PROBLEMS TO WORK ON:
#1 Using the forum thread about the swear filter, explain in one to three sentences why swear words on the site get changed.
#2 Update the part of the forum thread about the swear filter that opens with the words containing "The irony is, that" and closes with "day thread' recently...", putting "tulip" wherever "daffodil" appears.

TEXT BLOCK:
Haha, that explains a lot! I'd always wondered why so many close-pass drivers etc got referred to as "daffodils" on here 

I will henceforth be on the look-out for other sub-ins!


----------



## Spinney (3 Jun 2017)

The irony is, that now a lot of people actually type daffodil, instead of whatever naughty word the swear-filter replaces with daffodil.


----------



## simon.r (3 Jun 2017)

Anyone seen the 'picture of the day thread' recently...


----------



## simon.r (3 Jun 2017)

mickle said:


> Motivational headset cap


----------



## winjim (3 Jun 2017)

The trouble comes when you actually want to use the filter word. For example, one of my late father's hobbies was photography, and he loved to go back to his home town of York in the springtime and take photographs of all the daffodils on the city walls.


----------



## User16625 (3 Jun 2017)

summerdays said:


> No.... swear words will be changed by the forum filter.
> 
> Any attempts to evade the filter are usually promptly reported and then changed by the moderators.
> 
> It's meant to be a family friendly website that you don't mind your child reading over your shoulder!

Dataset items:

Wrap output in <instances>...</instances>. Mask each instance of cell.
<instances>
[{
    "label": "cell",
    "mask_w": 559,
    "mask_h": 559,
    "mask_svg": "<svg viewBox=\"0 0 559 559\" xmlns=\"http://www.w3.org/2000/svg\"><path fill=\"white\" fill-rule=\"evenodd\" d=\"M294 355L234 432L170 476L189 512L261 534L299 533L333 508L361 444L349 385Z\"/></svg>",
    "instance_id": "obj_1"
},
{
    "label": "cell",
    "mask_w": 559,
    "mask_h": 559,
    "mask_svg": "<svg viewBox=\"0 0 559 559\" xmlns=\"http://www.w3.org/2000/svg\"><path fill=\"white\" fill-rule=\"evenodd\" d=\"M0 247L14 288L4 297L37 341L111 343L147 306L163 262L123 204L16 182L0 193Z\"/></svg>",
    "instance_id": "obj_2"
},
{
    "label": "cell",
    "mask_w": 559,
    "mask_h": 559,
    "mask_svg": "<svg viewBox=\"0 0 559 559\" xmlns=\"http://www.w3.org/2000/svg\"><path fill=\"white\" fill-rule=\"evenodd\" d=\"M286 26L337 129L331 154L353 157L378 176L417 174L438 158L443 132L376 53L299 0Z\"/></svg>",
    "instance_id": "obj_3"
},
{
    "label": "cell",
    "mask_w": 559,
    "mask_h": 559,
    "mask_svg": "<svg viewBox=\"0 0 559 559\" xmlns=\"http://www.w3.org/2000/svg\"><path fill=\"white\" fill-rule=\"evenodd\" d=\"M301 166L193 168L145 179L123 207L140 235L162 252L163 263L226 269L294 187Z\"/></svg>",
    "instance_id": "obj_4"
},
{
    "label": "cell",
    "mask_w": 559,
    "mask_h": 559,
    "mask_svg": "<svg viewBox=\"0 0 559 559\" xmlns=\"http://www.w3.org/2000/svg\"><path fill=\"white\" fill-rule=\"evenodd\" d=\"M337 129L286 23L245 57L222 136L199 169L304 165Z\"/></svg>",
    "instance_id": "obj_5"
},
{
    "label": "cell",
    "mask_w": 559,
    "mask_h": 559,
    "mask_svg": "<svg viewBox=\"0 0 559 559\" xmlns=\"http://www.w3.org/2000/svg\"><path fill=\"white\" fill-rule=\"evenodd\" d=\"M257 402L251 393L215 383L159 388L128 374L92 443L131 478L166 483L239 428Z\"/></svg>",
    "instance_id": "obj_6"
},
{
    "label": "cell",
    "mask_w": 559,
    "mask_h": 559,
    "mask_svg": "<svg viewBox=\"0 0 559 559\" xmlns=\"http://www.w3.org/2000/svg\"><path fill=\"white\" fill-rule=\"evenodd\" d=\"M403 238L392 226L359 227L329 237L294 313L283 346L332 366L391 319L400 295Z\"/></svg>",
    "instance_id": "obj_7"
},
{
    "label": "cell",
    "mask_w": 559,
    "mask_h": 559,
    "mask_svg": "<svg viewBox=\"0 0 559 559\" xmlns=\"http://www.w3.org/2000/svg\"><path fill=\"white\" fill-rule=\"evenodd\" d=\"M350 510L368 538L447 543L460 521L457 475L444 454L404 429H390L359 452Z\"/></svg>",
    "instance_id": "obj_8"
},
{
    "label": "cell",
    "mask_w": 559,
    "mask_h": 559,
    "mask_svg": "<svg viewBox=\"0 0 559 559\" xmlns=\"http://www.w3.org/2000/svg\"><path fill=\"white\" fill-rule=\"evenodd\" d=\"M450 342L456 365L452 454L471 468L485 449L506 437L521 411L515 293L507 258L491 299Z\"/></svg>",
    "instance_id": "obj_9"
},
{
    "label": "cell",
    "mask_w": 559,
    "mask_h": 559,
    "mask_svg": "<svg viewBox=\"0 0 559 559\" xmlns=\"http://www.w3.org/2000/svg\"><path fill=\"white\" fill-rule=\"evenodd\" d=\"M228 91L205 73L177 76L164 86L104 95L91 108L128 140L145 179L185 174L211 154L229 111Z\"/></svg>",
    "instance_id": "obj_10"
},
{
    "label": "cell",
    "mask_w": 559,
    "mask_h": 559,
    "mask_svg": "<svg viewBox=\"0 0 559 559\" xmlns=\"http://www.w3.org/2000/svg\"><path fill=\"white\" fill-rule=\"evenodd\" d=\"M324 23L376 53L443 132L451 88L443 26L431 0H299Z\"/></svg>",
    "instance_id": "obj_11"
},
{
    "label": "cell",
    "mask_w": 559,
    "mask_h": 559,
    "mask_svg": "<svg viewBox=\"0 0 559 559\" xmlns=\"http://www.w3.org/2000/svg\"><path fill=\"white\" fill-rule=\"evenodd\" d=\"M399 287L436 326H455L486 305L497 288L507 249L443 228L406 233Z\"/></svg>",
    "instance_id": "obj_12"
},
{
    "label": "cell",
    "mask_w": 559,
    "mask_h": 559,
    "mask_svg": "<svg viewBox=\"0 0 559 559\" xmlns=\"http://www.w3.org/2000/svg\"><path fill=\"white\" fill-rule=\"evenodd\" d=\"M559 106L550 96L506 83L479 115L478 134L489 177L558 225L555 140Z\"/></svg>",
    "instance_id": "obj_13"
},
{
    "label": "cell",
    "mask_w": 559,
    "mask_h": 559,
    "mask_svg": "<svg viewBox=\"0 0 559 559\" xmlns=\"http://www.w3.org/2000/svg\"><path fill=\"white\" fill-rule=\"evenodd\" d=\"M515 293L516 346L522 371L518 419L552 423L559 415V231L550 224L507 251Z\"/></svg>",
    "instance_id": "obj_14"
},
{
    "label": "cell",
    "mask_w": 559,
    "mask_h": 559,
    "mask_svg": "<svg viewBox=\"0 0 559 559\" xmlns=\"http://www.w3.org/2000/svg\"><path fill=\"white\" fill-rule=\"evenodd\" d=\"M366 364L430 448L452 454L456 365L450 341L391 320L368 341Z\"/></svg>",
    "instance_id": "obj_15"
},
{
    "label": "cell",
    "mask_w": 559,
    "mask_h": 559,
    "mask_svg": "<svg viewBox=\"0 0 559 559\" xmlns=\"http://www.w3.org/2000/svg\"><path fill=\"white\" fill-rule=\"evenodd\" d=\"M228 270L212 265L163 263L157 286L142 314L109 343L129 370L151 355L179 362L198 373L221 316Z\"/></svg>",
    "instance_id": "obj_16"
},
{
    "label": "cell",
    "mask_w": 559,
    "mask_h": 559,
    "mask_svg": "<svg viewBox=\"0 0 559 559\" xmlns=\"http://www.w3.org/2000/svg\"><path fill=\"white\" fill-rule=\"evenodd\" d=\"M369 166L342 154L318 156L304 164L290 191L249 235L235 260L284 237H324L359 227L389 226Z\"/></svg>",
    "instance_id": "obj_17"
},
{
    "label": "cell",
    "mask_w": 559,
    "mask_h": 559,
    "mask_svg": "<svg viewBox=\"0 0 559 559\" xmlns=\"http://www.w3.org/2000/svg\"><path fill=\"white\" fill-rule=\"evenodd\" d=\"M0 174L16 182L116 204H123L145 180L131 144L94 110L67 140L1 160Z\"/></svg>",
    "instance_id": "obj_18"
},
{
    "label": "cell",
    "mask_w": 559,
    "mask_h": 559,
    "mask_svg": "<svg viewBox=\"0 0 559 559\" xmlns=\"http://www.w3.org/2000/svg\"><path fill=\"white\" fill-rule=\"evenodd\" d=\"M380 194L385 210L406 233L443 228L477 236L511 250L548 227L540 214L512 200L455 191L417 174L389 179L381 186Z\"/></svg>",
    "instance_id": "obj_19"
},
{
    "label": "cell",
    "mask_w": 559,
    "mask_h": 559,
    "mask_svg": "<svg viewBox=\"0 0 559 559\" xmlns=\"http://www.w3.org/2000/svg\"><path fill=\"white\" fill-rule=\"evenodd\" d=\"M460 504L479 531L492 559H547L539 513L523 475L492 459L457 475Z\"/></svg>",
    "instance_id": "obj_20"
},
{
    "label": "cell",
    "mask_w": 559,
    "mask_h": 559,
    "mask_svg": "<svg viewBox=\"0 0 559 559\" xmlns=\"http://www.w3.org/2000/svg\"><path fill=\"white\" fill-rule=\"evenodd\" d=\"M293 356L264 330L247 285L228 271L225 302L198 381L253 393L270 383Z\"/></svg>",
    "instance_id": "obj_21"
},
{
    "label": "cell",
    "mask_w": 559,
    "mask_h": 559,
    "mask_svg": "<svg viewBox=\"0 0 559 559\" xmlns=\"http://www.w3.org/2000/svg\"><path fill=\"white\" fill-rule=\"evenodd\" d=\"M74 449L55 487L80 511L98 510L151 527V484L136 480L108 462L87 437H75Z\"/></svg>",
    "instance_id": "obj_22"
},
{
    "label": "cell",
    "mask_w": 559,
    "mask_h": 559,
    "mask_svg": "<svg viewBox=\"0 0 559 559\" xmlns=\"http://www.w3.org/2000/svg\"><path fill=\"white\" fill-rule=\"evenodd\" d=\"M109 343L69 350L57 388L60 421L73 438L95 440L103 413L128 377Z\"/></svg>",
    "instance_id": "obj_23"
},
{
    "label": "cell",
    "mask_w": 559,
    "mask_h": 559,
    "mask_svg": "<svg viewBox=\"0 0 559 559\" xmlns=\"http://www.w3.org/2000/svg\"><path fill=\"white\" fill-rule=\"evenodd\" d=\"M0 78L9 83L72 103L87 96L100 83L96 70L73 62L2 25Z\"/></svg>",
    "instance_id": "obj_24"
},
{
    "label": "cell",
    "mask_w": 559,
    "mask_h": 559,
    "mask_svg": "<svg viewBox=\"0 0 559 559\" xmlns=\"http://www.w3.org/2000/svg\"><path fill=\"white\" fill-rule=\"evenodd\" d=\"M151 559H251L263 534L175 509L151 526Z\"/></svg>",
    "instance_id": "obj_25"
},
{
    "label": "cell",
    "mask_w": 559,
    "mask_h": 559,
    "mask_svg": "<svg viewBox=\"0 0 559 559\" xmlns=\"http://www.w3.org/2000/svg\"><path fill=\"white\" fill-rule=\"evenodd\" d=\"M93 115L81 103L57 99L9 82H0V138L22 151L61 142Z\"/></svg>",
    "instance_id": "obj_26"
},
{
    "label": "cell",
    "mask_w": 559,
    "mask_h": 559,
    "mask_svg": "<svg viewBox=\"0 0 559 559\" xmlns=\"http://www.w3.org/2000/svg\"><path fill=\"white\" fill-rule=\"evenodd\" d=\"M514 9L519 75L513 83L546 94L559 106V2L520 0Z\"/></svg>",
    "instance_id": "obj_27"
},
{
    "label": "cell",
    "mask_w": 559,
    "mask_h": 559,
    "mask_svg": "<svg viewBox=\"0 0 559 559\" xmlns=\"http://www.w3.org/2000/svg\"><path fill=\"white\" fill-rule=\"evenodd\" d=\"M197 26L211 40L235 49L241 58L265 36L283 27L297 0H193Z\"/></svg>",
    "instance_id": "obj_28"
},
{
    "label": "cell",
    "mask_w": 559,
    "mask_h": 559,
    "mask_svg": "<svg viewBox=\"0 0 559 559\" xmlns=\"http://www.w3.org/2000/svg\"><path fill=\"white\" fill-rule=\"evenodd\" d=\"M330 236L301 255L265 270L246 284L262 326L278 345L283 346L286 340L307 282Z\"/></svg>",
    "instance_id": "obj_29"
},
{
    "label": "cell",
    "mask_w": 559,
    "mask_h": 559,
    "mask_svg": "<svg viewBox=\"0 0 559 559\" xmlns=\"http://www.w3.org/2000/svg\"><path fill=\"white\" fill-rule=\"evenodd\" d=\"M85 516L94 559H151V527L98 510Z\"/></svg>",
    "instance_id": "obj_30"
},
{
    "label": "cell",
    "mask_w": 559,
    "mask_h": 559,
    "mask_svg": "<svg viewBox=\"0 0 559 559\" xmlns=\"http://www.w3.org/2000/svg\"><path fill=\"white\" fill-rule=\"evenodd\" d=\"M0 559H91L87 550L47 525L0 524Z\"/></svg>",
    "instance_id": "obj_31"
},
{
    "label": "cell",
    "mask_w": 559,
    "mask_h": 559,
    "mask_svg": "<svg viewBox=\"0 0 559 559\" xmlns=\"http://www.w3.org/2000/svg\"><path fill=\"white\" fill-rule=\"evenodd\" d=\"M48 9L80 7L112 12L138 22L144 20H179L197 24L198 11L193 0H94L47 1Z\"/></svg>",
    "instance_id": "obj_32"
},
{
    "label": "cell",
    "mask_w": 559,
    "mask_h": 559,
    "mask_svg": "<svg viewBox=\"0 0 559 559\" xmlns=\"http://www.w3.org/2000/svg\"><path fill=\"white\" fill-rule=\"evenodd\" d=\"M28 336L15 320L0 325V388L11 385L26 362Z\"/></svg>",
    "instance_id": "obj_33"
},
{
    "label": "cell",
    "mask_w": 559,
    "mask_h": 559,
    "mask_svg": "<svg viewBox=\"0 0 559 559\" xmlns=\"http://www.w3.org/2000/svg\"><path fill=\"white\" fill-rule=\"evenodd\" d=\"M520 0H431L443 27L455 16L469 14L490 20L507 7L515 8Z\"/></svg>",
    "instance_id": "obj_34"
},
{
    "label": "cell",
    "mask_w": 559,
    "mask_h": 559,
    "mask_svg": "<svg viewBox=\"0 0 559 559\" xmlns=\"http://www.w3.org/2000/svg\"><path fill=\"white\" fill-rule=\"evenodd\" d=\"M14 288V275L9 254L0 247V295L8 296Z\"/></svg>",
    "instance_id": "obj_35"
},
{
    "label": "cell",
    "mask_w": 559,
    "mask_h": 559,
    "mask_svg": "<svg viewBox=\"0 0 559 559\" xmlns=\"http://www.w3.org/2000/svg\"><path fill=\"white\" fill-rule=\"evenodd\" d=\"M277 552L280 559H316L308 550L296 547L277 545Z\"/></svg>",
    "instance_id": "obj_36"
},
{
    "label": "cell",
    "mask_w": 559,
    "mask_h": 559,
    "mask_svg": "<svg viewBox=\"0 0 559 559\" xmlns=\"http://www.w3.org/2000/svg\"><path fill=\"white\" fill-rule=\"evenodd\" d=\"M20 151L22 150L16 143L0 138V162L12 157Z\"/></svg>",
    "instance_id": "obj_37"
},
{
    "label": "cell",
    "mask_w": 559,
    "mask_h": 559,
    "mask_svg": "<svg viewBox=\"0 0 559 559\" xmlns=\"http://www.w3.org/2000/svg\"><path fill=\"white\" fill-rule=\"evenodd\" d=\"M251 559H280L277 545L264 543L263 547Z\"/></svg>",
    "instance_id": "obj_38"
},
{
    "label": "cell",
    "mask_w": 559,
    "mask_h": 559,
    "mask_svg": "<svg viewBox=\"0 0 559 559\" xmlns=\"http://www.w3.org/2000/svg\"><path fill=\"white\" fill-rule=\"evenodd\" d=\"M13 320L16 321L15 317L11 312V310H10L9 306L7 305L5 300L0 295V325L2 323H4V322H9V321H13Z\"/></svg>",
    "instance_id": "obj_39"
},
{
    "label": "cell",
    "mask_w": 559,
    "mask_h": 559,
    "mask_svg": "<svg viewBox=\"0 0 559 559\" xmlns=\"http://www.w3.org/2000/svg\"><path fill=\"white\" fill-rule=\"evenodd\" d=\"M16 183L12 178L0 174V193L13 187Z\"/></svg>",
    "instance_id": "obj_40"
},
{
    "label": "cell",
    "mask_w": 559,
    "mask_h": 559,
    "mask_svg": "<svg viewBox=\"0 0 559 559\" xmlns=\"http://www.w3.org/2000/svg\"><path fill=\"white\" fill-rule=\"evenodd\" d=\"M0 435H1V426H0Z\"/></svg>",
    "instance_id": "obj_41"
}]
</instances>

RESULTS FOR EACH TASK:
#1 Swear words are changed because the site is meant to be family friendly. It should be a website you don't mind your child reading over your shoulder.

#2
The irony is, that now a lot of people actually type tulip, instead of whatever naughty word the swear-filter replaces with tulip.


----------



## simon.r (3 Jun 2017)

Anyone seen the 'picture of the day thread' recently...